In remembrance of Alain Cribier
31 Aug 2024
Today’s Memorial Lecture, remembering the inspirational innovator, Professor Alain Cribier, will be given by one of his closest colleagues and collaborators, Professor Hélène Eltchaninoff.
Born in Paris in 1945, Alain studied medicine there before becoming a resident at the Department of Cardiology at the Charles Nicolle University Hospital, Rouen, working in one of the first cardiac catheterisation laboratories in France. Following a fellowship at Cedars-Sinai Medical Center, Los Angeles, he returned to Rouen, full of ideas about how to address the important clinical unmet needs of the day, including how to provide an alternative therapy for patients with aortic stenosis who were deemed ineligible for surgery.
Alain’s first major development was the use of a balloon to enlarge the narrowed calcified aortic valve. After he performed the first balloon aortic valvuloplasty in 1985, the procedure became widely accepted, but it became apparent that its effects were short lived due to early aortic valve restenosis. Rather than give up his search, Alain came up with a new solution – a ‘stented valve’ delivered by balloon inflation – but there was widespread condemnation of his ‘crazy idea’. Despite this, he persevered and conducted landmark autopsy studies to explore feasibility in the early 1990s. While waiting for funding to develop the prototype for his aortic valve innovation, Alain’s creativity continued and he developed a solution for mitral valve stenosis, performing the first percutaneous metallic mitral commissurotomy in 1996.

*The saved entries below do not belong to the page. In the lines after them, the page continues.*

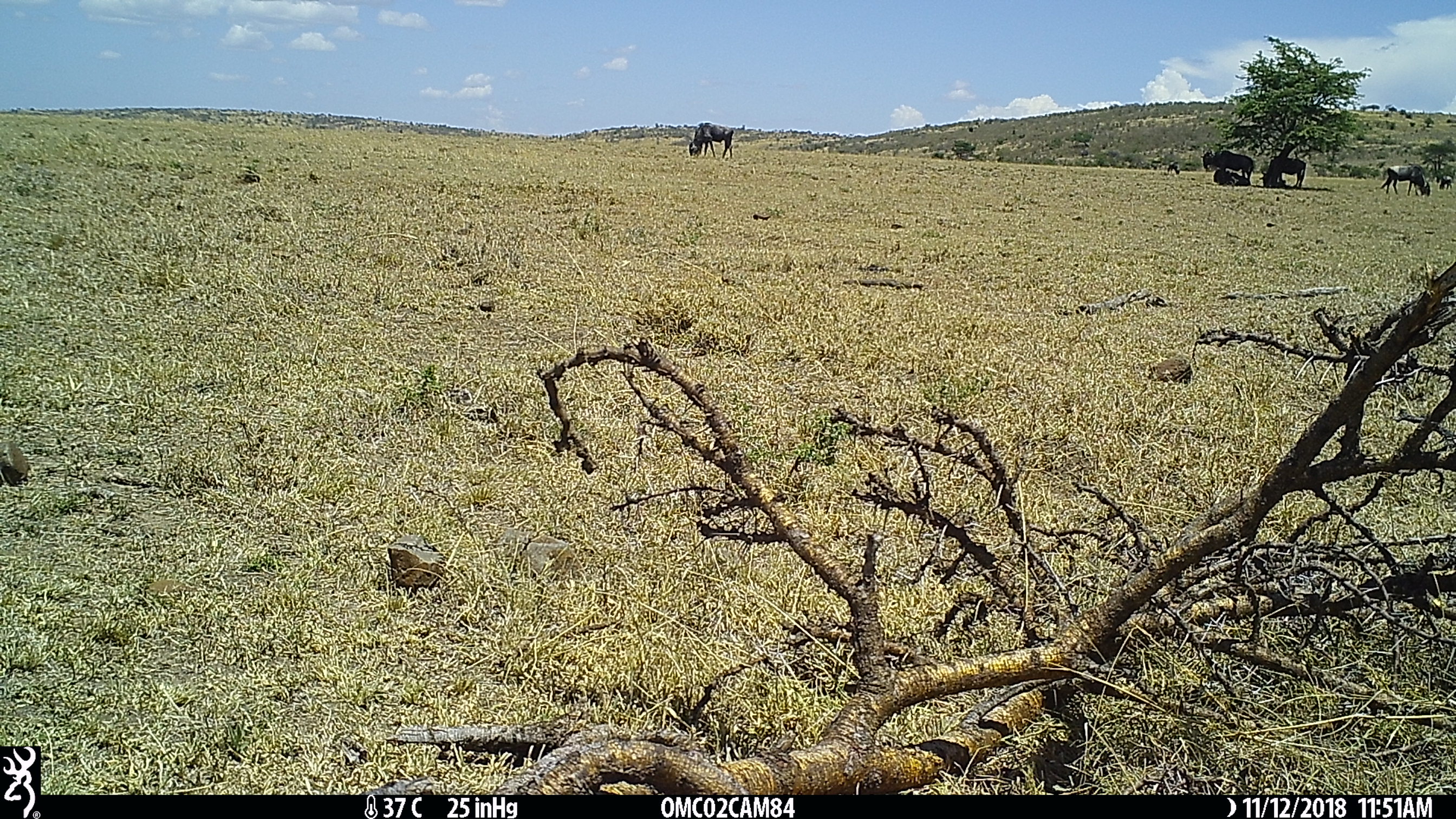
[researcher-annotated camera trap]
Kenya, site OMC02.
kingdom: Animalia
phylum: Chordata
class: Mammalia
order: Artiodactyla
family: Bovidae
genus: Connochaetes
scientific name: Connochaetes taurinus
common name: blue wildebeest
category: wildebeest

Alain finally found support for his stented aortic valve concept from cardiologist, Martin Leon and engineers, Stan Rabinovich and Stan Rowe, who together launched Percutaneous Valve Technologies (PVT) in 1999. They developed the first prototypes with Israel-based Aran R&D. From 2000, Alain and Hélène Eltchaninoff conducted successful studies, implanting more than 100 PVT aortic valve devices in sheep models over a 2-year period in both acute and chronic studies.

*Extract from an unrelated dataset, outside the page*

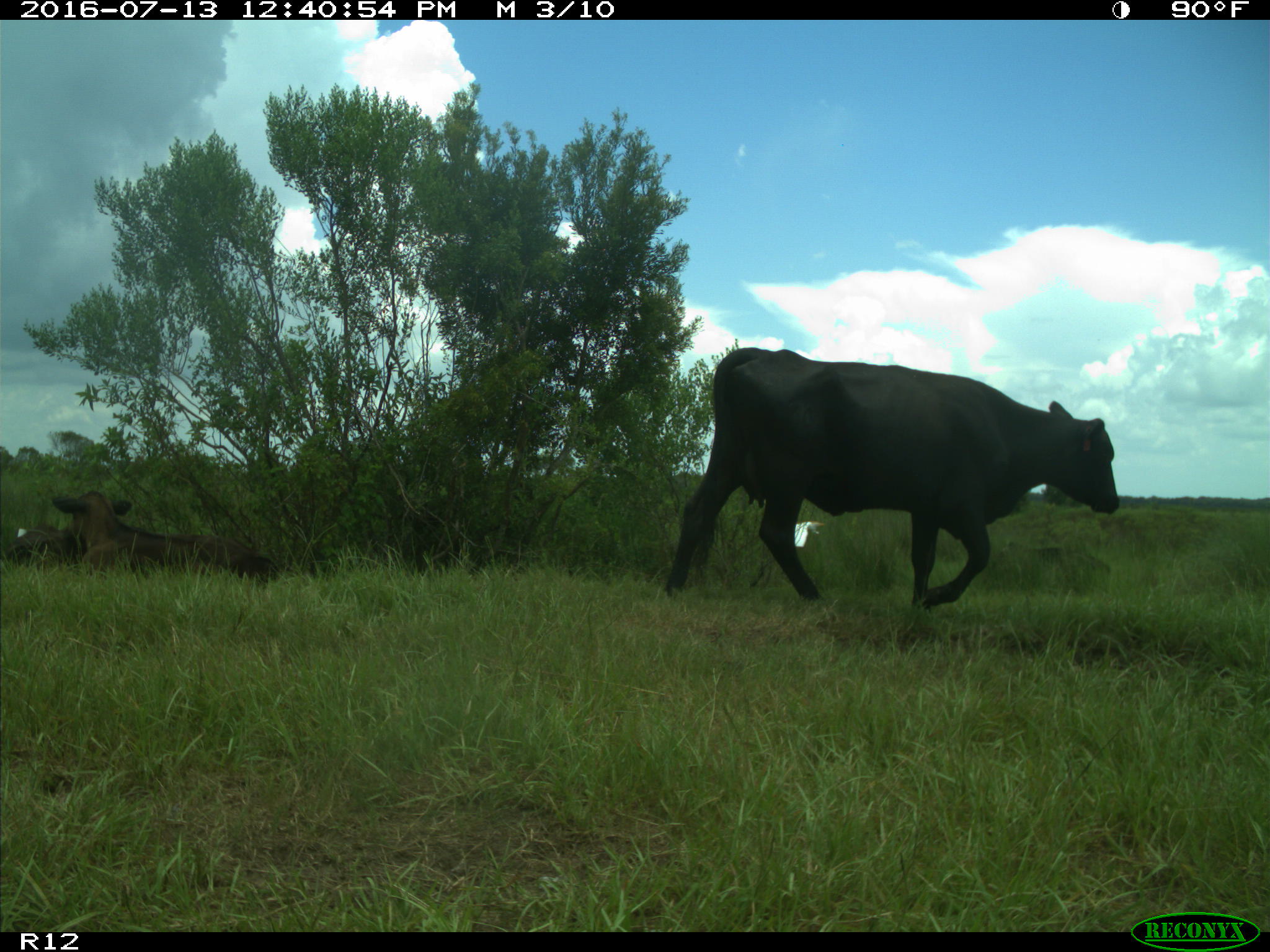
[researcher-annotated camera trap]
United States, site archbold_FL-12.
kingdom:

More than 20 years after his initial thoughts about an effective non-surgical solution, Alain performed, with Hélène Eltchaninoff and Christophe Tron, the first-ever transcatheter aortic valve implantation (TAVI) in April 2002, in a man with severe aortic stenosis in cardiogenic shock who had been declined by three cardiac surgery teams due to multiple comorbidities.
Alain Cribier with the first TAVI patient, Rouen, 16 April 2002
“Within minutes, his blood pressure was returning to normal and his grey complexion turned a healthy pink colour. The elation that we felt was incredible and we eagerly relayed our success to the rest of the PVT team, having a sleepless night in the US. We had faced an uphill battle to get to this stage, but we knew there was a huge clinical unmet need; we trusted in our idea and our perseverance paid off. You can either give up or you can find solutions and that is what we did.”

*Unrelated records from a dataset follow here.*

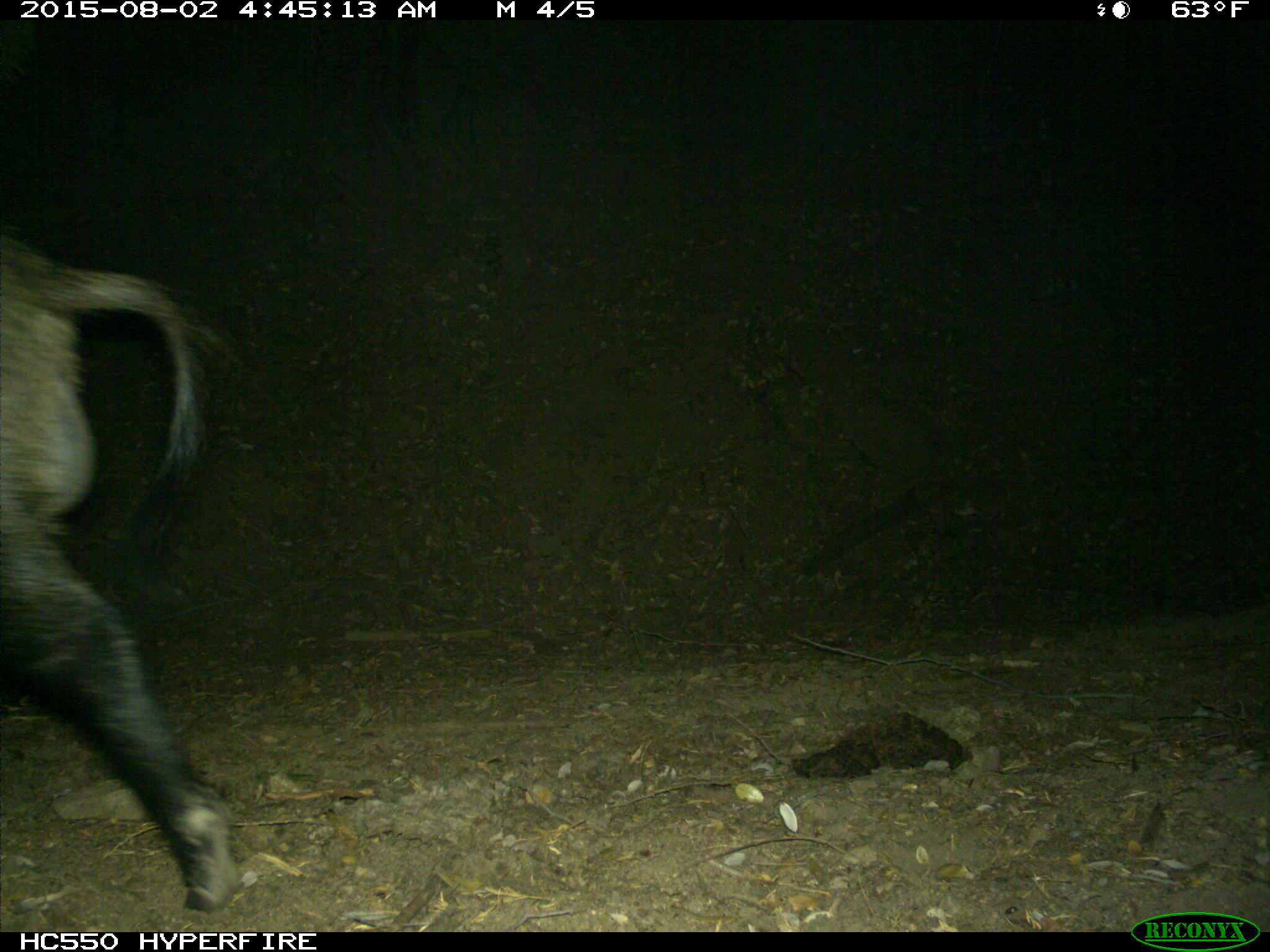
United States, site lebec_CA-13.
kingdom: Animalia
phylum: Chordata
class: Mammalia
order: Artiodactyla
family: Suidae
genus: Sus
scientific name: Sus scrofa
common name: wild boar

Since the success of this first TAVI, more than 3 million patients have been treated with the procedure that Alain pioneered. Originally limited to “compassionate” use in high surgical risk patients, indications have been expanded to include patients at intermediate risk and finally, in 2021, to include low-risk patients as well. Over the years, Alain inspired countless interventional cardiologists with his training programmes. He established the Rouen Medical Training Center and remained an active educator until his untimely death in February 2024.
Hélène Eltchaninoff: “Alain was a true innovator, an excellent interventional cardiologist but, above all, he was a doctor. His patients loved him – they felt his closeness, appreciated his simple explanations, the time he gave each and every one of them and, most significantly, his optimism for the future, which he passed on to them.
Alain was tireless, simple and so accessible, a perfectionist who always strived for excellence, for himself and for his colleagues. He inspired so many people with the story of his incredible adventure: from balloon dilatation to TAVI via the mitral commissurotomy. The impact of his innovations and subsequent work is not limited to cardiology but has rippled through many areas of the practice of medicine today.
He was a generous, caring man, whose eternal smile was a joy to behold. It is a great sadness to no longer be at his side.”